Install the MSDN Library
Time to install the MSDN Library. This step is optional, but I recommend it as Visual Basic 6 Help files are only going to get harder to find on the Net as time goes by.
- Click the second Install button.
- Click “Yes” to confirm you want to install MSDN, then make your way through the various screens.
- When you get to the screen below, go ahead and click the “Full” option. You could click the “Custom” button and pick and choose what files to install, but considering the size of modern HDDs, it really isn’t necessary.
- Click OK when installation has finished, and make your way back to the installer tool.
Install Service Pack 6
There are two ways to install Service Pack 6. If you have the proper service pack files for your installation, then you will be able to use the installer tool to launch the installation. If not, then you’ll need to launch the installer manually.

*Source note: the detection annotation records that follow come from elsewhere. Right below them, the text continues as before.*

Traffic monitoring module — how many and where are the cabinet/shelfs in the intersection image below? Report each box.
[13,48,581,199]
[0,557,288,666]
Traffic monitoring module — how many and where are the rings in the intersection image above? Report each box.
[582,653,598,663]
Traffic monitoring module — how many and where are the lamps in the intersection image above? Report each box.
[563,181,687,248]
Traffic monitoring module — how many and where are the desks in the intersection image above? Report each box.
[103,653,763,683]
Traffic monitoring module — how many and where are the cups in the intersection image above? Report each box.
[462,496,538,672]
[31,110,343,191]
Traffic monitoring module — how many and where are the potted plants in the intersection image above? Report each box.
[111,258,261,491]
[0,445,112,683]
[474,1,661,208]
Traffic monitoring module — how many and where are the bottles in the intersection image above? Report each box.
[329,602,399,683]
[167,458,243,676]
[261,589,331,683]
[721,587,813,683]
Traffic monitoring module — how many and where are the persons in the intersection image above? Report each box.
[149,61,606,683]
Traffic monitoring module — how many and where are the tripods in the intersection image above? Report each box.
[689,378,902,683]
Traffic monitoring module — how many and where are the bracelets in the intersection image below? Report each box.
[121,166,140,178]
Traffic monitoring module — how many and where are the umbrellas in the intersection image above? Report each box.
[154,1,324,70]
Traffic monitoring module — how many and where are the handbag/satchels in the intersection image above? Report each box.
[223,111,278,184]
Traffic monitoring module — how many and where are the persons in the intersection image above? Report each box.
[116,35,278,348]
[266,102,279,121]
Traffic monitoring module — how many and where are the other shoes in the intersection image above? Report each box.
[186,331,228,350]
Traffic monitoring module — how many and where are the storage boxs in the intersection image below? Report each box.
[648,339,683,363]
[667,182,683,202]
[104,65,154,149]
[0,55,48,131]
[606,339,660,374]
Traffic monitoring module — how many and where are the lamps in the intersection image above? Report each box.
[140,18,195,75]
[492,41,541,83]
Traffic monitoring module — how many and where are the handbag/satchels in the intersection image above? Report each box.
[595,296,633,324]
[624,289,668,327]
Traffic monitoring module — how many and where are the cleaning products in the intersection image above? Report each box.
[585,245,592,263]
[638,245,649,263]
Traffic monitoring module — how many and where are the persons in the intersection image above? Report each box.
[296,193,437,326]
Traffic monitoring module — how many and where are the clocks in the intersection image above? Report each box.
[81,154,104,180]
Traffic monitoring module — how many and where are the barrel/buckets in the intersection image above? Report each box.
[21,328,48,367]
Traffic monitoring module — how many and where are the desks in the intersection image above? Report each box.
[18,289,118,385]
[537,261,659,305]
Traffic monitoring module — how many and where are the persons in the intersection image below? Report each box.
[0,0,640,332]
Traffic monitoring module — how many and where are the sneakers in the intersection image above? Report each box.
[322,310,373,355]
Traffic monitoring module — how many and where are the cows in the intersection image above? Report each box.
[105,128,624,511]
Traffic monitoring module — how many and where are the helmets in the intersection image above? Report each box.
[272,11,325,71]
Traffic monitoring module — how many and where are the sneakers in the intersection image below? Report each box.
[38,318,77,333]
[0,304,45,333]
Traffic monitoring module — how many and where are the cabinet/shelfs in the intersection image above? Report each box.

Note that Service Pack 6 only contains updates for Visual Studio, Visual C++, and Visual Basic, and Visual SourceSafe. If you installed any other programs (FoxPro or InterDev), then you should first install Service Pack 5. I find it hard to justify installing those programs, so won’t go over that scenario here.
- If you were able to find the right version of SP6 for your installation, then you can click the third Install button.
- Click “Yes” to confirm you want to install SP6.
- If you were unable to find the correct version of SP6, then find the folder you previously extracted the SP6 files to (during this step), right click on the setupsp6.exe file, and choose “Run as administrator”.
- From here on, the installation of SP6 will be the same for both scenarios.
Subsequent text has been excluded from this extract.